> **Exercise aim**
Reproduce the lines of the entries below word for word, starting at the line that contains "From the lens, how" and stopping after the line that contains "0.49 meters". Output only those lines.

[START OF Supplied material]

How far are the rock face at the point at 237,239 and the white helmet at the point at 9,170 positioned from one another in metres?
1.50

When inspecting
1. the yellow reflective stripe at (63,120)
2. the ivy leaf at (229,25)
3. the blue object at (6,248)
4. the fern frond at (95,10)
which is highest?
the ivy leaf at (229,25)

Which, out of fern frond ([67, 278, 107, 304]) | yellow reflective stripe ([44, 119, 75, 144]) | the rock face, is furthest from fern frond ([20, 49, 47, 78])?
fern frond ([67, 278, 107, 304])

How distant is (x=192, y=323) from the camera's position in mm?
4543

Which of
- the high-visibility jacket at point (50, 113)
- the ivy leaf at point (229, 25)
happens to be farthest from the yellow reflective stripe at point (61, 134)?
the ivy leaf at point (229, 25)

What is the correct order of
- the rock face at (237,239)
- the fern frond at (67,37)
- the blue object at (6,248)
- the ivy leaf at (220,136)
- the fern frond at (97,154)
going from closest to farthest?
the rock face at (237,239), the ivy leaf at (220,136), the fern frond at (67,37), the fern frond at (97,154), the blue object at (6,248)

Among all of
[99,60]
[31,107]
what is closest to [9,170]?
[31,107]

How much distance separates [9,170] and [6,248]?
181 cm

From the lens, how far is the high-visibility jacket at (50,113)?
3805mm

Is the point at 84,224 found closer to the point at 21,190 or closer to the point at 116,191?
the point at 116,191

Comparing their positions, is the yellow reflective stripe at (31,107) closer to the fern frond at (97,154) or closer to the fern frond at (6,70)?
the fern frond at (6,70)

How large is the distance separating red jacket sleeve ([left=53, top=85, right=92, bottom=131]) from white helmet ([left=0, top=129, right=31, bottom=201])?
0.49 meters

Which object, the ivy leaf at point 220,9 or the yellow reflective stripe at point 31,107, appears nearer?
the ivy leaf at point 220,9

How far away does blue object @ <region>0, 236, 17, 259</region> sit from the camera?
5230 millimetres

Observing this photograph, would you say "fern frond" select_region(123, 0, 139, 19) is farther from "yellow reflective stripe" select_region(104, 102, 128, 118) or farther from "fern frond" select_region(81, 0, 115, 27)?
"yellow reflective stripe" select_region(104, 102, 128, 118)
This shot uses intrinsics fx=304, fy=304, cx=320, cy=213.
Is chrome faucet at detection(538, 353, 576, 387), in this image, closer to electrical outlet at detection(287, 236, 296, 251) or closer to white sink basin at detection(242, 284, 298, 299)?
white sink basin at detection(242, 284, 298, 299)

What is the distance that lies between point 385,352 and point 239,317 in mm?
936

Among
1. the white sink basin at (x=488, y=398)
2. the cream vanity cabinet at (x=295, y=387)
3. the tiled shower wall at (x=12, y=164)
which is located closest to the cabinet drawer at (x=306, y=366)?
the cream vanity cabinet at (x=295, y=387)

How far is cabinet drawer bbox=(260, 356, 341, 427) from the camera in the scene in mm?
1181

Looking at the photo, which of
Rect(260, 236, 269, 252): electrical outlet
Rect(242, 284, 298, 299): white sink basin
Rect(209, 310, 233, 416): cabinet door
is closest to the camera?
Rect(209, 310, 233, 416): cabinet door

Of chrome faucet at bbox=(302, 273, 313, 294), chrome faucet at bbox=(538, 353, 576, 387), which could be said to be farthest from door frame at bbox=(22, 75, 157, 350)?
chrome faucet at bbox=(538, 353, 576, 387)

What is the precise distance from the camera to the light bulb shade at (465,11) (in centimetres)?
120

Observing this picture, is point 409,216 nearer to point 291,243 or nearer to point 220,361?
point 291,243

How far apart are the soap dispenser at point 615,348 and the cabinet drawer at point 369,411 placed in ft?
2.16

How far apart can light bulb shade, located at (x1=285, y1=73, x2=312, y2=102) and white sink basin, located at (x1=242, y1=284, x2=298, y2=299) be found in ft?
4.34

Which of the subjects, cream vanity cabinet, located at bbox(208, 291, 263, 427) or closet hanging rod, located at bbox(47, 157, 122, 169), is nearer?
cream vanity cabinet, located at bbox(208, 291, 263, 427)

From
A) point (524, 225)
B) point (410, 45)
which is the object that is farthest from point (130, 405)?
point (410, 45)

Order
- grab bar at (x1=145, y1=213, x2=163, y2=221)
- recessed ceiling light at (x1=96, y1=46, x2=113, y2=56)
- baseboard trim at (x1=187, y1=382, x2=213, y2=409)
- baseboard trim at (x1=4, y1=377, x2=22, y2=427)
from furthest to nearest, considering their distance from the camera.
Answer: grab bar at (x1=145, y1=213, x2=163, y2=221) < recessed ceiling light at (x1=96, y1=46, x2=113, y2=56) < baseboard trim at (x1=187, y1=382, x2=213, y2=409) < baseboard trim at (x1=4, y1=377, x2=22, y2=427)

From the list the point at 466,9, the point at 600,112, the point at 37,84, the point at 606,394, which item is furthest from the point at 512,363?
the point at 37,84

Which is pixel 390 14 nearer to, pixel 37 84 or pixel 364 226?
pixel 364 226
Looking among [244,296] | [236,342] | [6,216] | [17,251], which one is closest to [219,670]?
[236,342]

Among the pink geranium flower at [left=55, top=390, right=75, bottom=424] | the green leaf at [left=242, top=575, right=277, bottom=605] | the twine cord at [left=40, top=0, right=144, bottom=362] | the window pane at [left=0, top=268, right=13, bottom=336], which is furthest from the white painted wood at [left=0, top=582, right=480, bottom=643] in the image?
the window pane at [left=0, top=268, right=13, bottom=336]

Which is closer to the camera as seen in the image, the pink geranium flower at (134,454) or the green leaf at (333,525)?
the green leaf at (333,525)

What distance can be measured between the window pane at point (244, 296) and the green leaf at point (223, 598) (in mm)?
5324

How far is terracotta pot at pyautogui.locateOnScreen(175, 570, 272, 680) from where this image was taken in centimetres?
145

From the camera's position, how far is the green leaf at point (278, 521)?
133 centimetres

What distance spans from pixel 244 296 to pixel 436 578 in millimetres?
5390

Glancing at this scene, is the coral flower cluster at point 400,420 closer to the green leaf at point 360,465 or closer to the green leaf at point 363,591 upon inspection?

[END OF Supplied material]

> **Completed task**
From the lens, how far is the high-visibility jacket at (50,113)?
3805mm

Is the point at 84,224 found closer to the point at 21,190 or closer to the point at 116,191?
the point at 116,191

Comparing their positions, is the yellow reflective stripe at (31,107) closer to the fern frond at (97,154) or closer to the fern frond at (6,70)?
the fern frond at (6,70)

How large is the distance separating red jacket sleeve ([left=53, top=85, right=92, bottom=131]) from white helmet ([left=0, top=129, right=31, bottom=201])?
0.49 meters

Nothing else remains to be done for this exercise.